Le ordinanze di custodia cautelare sono state emesse dal gip
del Tribunale di Bari Vito Fanizzi su richiesta del sostituto
procuratore inquirente della DDA di Bari Domenico Seccia. Circa
800 i militari impiegati nell'operazione, ancora
in coso e che a quanto si è saputo vedrebbe coinvolti
anche due carabinieri e un agente di polizia.
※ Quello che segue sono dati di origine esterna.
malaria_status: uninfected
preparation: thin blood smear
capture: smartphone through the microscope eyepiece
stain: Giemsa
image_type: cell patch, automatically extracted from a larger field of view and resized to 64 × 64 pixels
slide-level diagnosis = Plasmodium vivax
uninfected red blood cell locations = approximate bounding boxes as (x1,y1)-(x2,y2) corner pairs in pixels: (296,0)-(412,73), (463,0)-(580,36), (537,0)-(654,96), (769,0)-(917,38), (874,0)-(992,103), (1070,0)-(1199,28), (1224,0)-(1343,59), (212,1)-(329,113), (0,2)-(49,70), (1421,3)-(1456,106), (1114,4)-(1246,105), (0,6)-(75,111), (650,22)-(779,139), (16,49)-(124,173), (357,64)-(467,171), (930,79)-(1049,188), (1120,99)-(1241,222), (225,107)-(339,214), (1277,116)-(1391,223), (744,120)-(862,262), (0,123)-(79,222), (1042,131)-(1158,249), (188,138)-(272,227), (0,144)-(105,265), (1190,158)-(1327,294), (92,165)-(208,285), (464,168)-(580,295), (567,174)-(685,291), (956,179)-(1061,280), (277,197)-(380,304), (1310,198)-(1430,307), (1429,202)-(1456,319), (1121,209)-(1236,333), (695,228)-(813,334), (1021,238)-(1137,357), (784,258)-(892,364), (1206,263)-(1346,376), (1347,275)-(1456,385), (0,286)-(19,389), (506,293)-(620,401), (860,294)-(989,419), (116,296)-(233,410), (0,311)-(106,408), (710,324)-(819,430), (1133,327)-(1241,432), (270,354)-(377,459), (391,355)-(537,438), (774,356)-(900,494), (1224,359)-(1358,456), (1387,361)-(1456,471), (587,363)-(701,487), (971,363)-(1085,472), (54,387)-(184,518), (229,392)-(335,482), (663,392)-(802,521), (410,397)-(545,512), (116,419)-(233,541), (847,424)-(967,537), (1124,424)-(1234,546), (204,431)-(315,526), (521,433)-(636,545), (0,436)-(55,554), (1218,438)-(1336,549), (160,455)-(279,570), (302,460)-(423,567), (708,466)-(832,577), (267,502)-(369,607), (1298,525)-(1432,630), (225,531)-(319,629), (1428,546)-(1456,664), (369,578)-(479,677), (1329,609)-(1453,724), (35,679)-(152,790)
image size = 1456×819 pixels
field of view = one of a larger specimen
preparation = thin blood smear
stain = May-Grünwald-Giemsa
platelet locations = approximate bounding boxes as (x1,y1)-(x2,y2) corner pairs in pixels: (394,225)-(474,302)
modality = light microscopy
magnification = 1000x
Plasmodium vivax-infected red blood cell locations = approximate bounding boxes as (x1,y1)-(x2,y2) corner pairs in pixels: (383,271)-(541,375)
Attraverso indagini tecniche che fra l´altro, in taluni
casi hanno consentito di "registrare confessioni ed ammissioni
dettagliate di omicidi ed agguati", di documentare summit
e cessioni di droga "in tempo reale", i militari
ritengono di aver ricostruito le complessive dinamiche nell´area
garganica, "segnata dall´impressionante sequela di
ben 15 omicidi".
La lunga scia di sangue per i Libergolis e gli Alfieri-Primosa
è cominciata nel ´78 con l´omicidio di Lorenzo
Ricucci. Le sparatorie continuarono negli anni '80 e poi negli
anni '90. Con l'operazione di oggi i militari ritengono di aver
identificato anche i responsabili degli ultimi
omicidi, quelli dello scorso anno, di Daniele Scanzano, e di
Tarantino e Vocino. "Un grazie doveroso va alle
donne che hanno collaborato a questa indagine", ha detto
il pm Seccia; hanno rotto vincoli famigliari e di omertà.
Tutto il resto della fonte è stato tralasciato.